Cohen also pleaded guilty in August to charges of tax evasion and making false statements to a federally insured bank. Prosecutors say he lied to banks to obtain improper loans and lied to the government to avoid paying taxes.

Cohen pleaded guilty last week to charges that he lied to congressional committees investigating Trump's dealings with Russia.

Cohen told the Senate and House panels last year that planning for a Trump Tower in Moscow, discussions about a possible Trump trip to Russia in connection with the project, and related talks with Russia officials all ended in January 2016.

That meant the subject was dropped before the Iowa caucuses in February, the first political battlefield in the 2016 presidential race.

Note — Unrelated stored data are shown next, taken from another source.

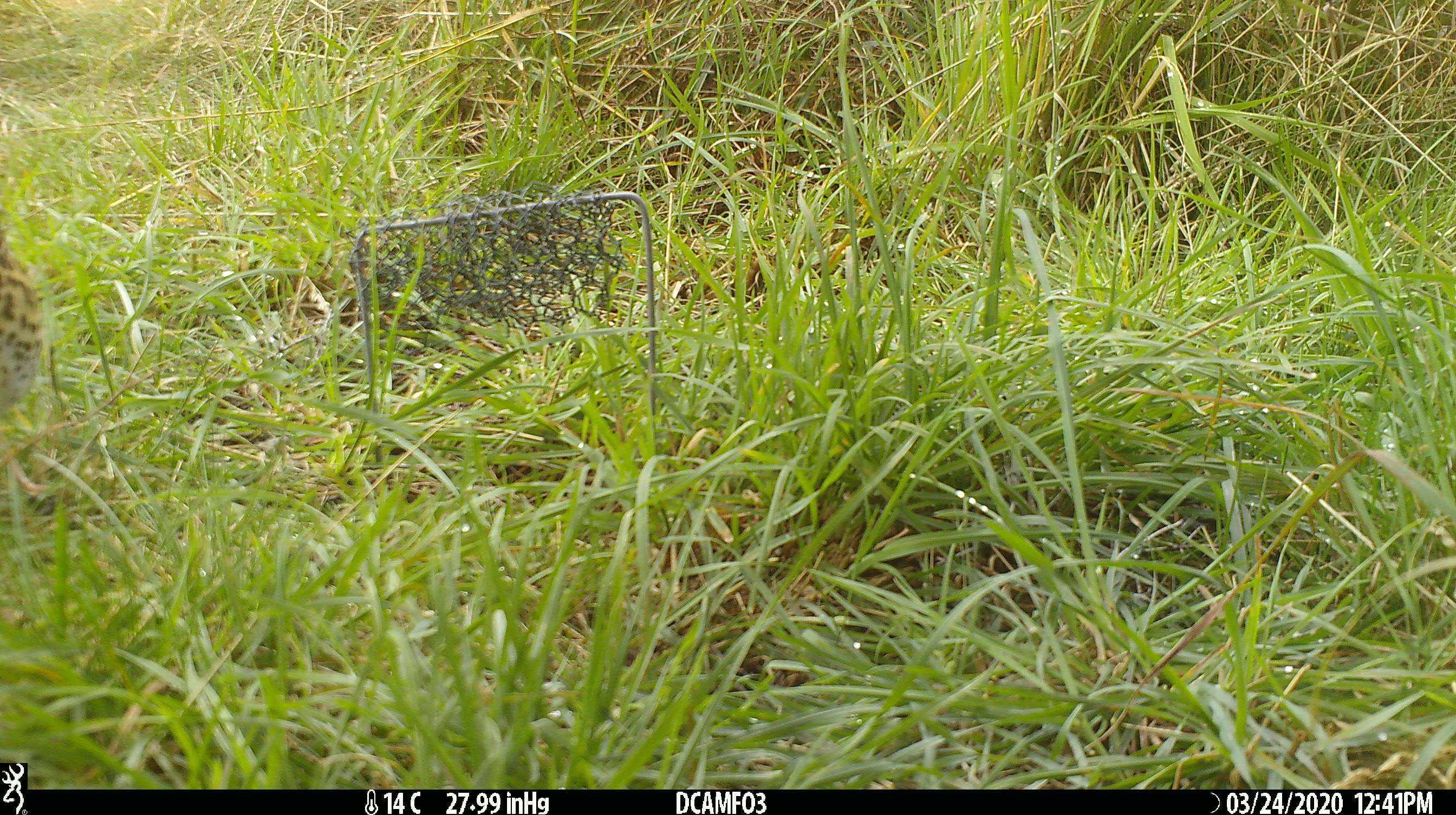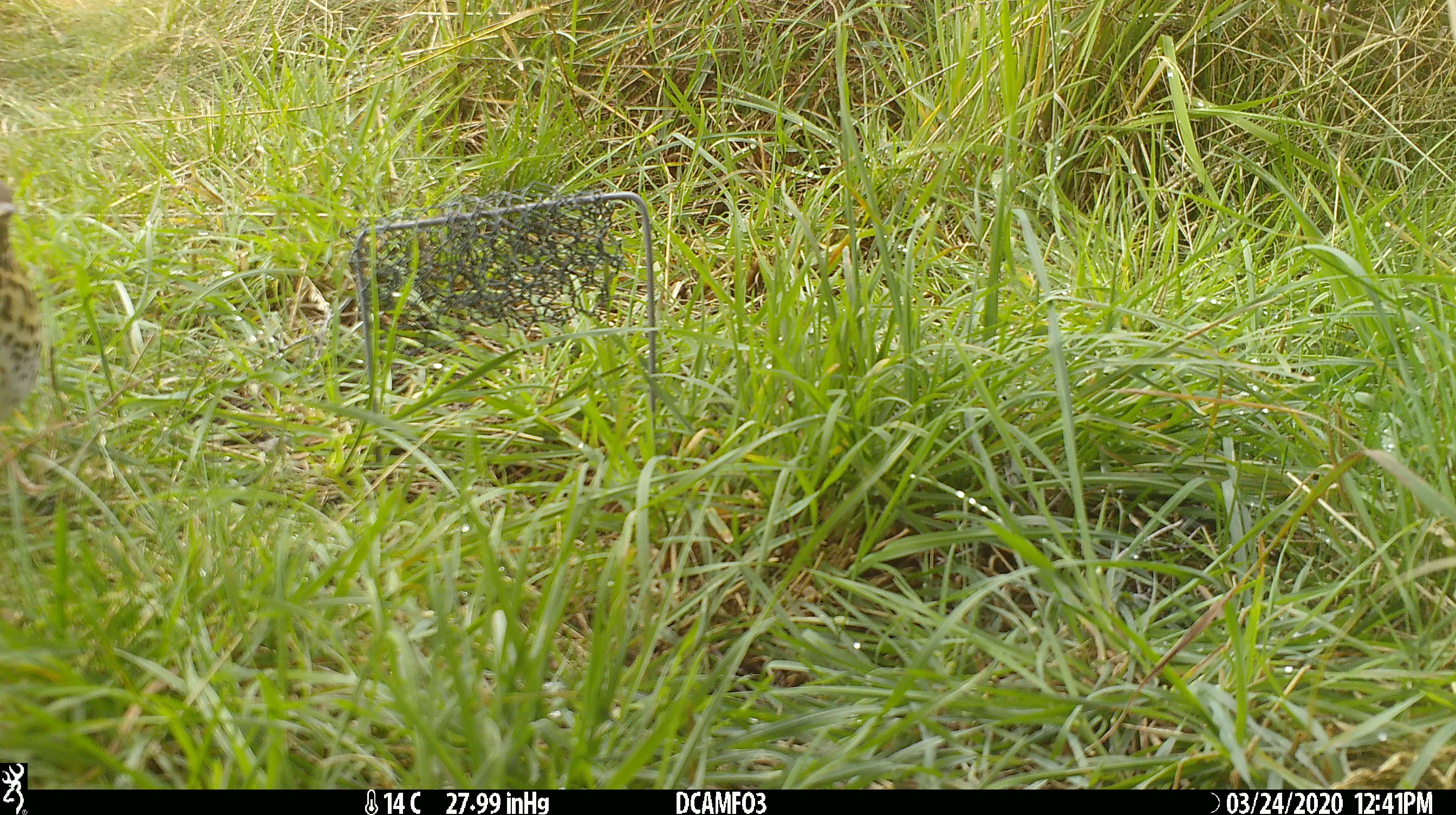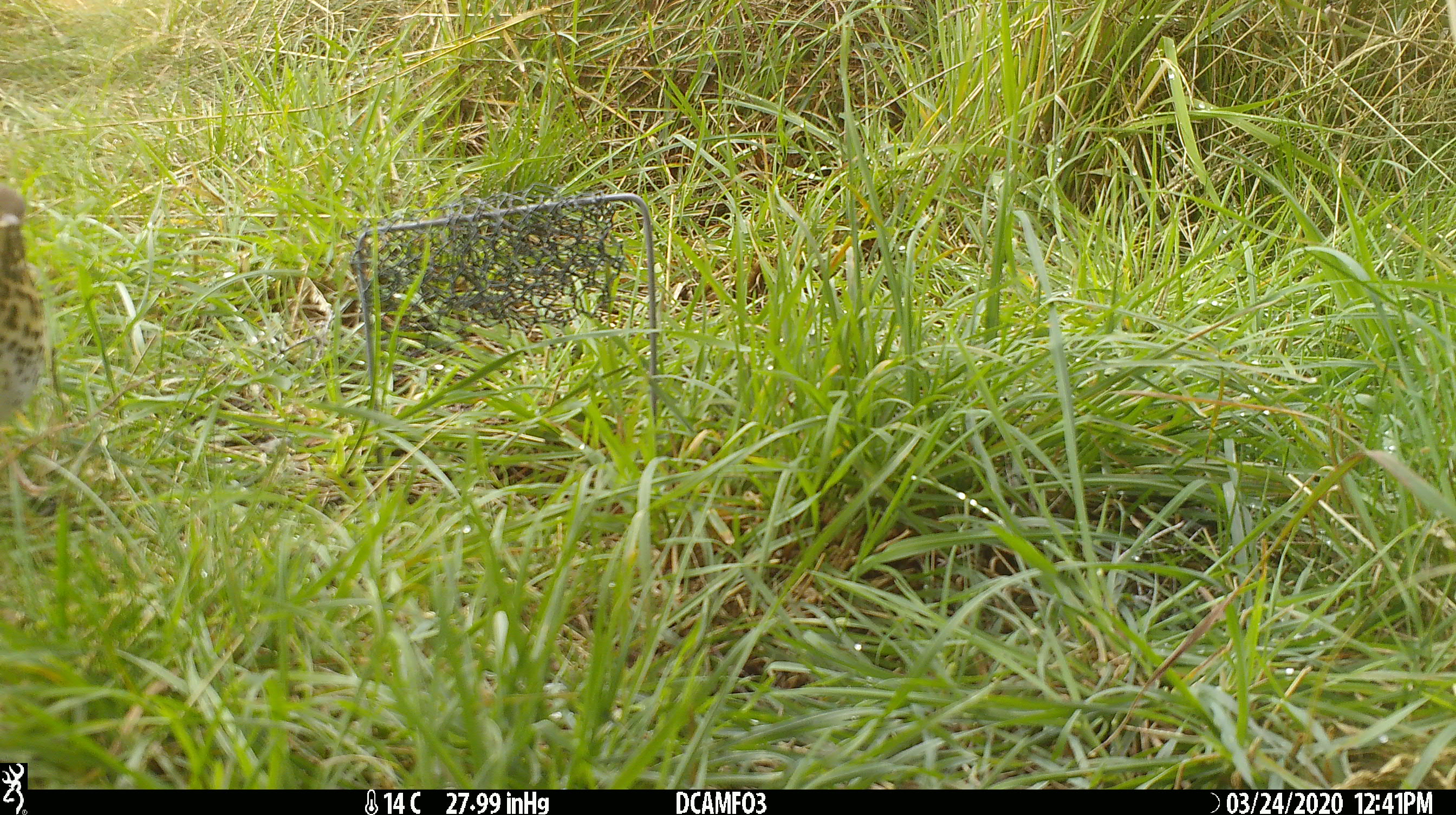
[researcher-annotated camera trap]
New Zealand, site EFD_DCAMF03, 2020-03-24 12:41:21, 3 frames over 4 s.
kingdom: Animalia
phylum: Chordata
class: Aves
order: Passeriformes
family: Turdidae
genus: Turdus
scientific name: Turdus philomelos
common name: song thrush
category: thrush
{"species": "thrush (song thrush) (Turdus philomelos)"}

But Cohen said last week that he continued to discuss efforts to win Russian governmental approval for the project within The Trump Organization as late as June 2016. By then, Trump was the presumptive Republican presidential nominee.

Cohen also said he agreed to travel to Russia for the construction plan, and asked Trump about the possibility of him traveling there, too.

Cohen also acknowledged that he spoke to Russian officials about plans for the development project, which ultimately was never built.

In a sentencing memo filed by Cohen's defense team last week, attorneys Guy Petrillo and Amy Lester provided additional detail about what they characterized as the initial "false summary" about the Moscow project.

The memo appeared to implicate Trump, referred to as the "client" or "Client-1," in some of Cohen's self-confessed crimes.

"Michael had a lengthy substantive conversation with the personal assistant to a Kremlin official following his outreach in January 2016, engaged in additional communications concerning the project as late as June 2016, and kept Client-1 apprised of these communications," Petrillo and Lester wrote.

Cohen and Client-1 "also discussed possible travel to Russia in the summer of 2016, and Michael took steps' to clear dates for such travel," they wrote.

Regarding the hush money, Cohen's attorneys wrote that he did not personally make payments to buy the silence of "Woman-1," possibly a reference to McDougal.

But they wrote that he "participated in payment planning discussions with Client-1 and the Chairman and CEO of Corporation-1."

McDougal said The National Enquirer paid her for her story but did not publish it. The supermarket tabloid is owned by American Media, which is led by Trump friend David Pecker.

The attorneys described a similar effort to prevent Daniels, whose real name is Stephanie Clifford, from publicizing her claims about a sexual fling with Trump.

Cohen paid Daniels "in coordination with and at the direction of Client-1, and others within" The Trump Organization, they wrote.

Cohen's attorneys asked for leniency based on his voluntary cooperation with the investigations by Mueller and federal prosecutors, and with Trump-related investigations by the New York Attorney General's Office and the New York State Department of Taxation and Finance.

They stressed that Cohen had owned up to personal wrongdoing instead of joining Trump's continuous criticism and questioning of Mueller.

"He could have fought the government and continued to hold to the party line, positioning himself for a pardon or clemency," Petrillo and Lester wrote. "But, instead — for himself, his family, and his country — he took personal responsibility for his own wrongdoing and contributed, and is prepared to continue to contribute, to an investigation that he views as thoroughly legitimate and vital."